§ Description of the task
In the records below, find the line containing "class: Mammalia" and retype it and every line after it exactly, adding nothing.

___ Recorded data ___

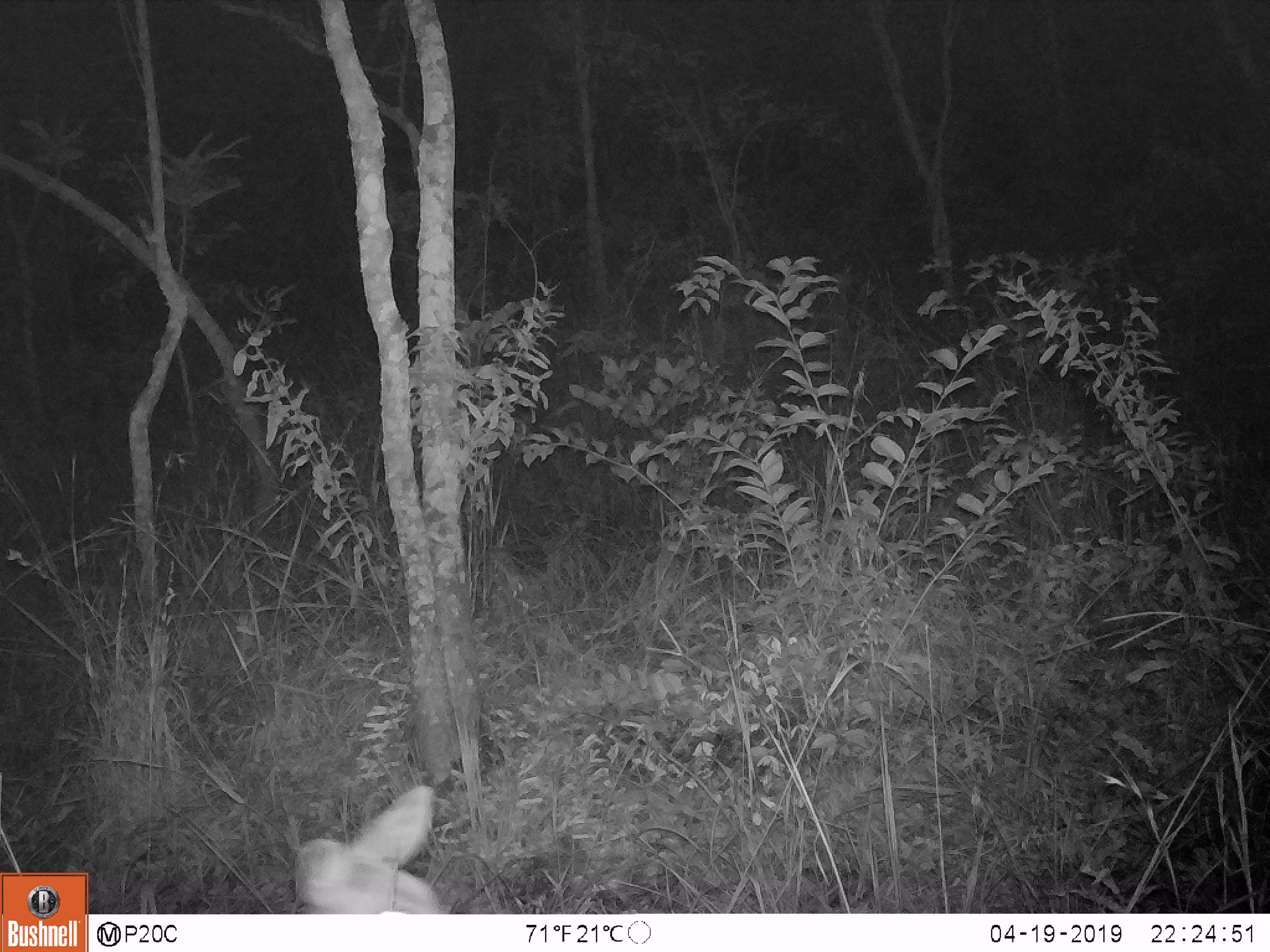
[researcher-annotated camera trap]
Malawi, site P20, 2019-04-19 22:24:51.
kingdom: Animalia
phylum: Chordata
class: Mammalia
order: Artiodactyla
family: Bovidae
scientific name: Antilopinae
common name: small antelope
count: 1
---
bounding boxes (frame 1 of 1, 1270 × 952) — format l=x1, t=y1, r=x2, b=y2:
small antelope: l=277, t=777, r=458, b=913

___

§ Output below
class: Mammalia
order: Artiodactyla
family: Bovidae
scientific name: Antilopinae
common name: small antelope
count: 1
---
bounding boxes (frame 1 of 1, 1270 × 952) — format l=x1, t=y1, r=x2, b=y2:
small antelope: l=277, t=777, r=458, b=913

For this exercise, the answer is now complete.